Can every Malaysian non-bumiputera truly feel that he or she has a fair and reasonable share of this piece of earth called Malaysia? Do our authorities truly appreciate talent, merit or worth of any non-bumiputera at all, or is this mere lip service? Can they not see the hollowness and insincerity of their pronouncements – when we can hardly see the ‘walk’ from the ‘talk’?
Such crescendos of racist ravings seriously undermine the carefully constructed dream of a true Malaysian nation, shattering the much-bandied ‘unity’ slogan already so tattered among our terribly troubled diversity.
Hurtful cries to demonise and belittle other races as unequal, pendatang and lesser than themselves cannot but help demoralise every peace-loving non-bumiputera Malaysian who aspires for a better tomorrow, a better Malaysia.
We fully recognise the special position of the bumiputeras, but as non-bumiputeras we also increasingly demand our rightful place in this nation of ours. Lest it is forgotten, our position is also enshrined in the constitution. This is not arrogance, but a statement of fact as a human right of any citizen.
We do have a long way to go. We have many mindsets to change, to engage, to dialogue with in sincerity and humility, so that race and religion cannot be made a bogeyman for every travail or challenge that the country is facing.
We have our work cut out for us, but as rational Malaysians, we must all try even harder to persuade the government to be one for all Malaysians and not for mere sloganeering alone or for any one racial group.
We must flush out all closet racists. We must instead cultivate greater rational discourse and dialogue without preconditions of threats and top-down dictates. We need to work on closer cross-ethnic cooperation, tolerance and acceptance so that together we are truly more than the sum of our rich individual strength and heritage.
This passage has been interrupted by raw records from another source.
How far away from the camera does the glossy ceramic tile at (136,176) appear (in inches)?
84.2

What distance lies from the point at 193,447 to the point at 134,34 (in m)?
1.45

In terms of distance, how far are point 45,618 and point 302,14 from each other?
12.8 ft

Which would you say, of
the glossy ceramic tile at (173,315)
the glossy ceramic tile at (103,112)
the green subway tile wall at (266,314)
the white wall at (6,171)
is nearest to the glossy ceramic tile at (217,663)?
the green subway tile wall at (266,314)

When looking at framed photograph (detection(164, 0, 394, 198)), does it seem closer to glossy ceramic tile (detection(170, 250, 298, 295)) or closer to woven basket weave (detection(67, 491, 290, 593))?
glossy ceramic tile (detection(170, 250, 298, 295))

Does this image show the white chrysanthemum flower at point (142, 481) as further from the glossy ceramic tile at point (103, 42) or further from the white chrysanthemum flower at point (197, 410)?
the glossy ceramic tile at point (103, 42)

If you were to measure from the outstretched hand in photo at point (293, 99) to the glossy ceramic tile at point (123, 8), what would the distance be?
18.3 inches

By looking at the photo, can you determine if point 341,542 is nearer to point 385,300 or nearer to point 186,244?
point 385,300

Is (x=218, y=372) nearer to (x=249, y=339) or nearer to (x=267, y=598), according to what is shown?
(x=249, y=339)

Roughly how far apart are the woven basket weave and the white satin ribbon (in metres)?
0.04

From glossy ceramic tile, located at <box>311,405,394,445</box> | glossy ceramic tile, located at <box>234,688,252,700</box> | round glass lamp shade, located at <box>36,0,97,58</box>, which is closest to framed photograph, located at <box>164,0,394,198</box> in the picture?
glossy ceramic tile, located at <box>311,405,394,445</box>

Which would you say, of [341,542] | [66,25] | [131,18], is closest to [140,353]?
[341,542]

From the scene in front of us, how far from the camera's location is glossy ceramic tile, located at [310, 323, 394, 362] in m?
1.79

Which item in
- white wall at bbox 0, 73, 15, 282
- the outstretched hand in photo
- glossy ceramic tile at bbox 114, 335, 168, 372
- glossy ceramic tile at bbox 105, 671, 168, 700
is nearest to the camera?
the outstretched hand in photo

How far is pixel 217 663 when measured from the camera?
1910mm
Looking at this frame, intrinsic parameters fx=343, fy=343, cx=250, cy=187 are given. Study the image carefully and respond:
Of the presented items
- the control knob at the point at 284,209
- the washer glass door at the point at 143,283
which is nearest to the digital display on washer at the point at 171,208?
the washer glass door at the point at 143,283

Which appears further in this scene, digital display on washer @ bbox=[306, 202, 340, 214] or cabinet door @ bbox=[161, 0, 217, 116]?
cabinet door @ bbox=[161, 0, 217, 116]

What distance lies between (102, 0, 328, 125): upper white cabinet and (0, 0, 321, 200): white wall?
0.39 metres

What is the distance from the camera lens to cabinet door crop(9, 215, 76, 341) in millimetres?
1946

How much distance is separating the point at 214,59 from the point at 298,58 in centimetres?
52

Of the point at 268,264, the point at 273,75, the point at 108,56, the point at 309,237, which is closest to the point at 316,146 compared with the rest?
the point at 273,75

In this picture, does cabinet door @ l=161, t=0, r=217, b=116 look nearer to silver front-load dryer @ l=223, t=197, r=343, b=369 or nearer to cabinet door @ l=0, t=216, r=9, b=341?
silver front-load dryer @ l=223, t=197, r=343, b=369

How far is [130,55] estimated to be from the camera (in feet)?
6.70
We must nurture greater cohesiveness by lowering the tempo and temperature of racial baiting and shrill cries and rhetoric of ethnic pride and irrational fear-mongering. We must work towards greater confidence of sharing and building and not engage in divisive dismantling bigotry based on artificial barriers of so-called ethnic or religious sensitivities.
This government must be seen to act without fear or favour, by espousing fair and just policies, by directly confronting and stemming the tide of racism and racial-baiting. Divisive ravings drive uncertainty and suppress confidence. We need to reverse such negative rhetoric if we wish to improve the climate for economic buoyancy in this country.
By staying the course of inept inattention, we stand to lose our global competitiveness even more, as we Malaysians lose confidence in ourselves and our grip on the future.
We must do this right and soon, or risk losing everything! 53 years hence, and Merdeka then would have been in vain.
“We came into the world like brother and brother, And now let’s go hand in hand, not one before another.” – William Shakespeare, in the closing couplet of ‘The Comedy of Errors’ [V.i.425-26]
DR DAVID KL QUEK was the editor-in-chief of the MMA News (bulletin of the Malaysian Medical Association) for 11 years and is currently president of the MMA.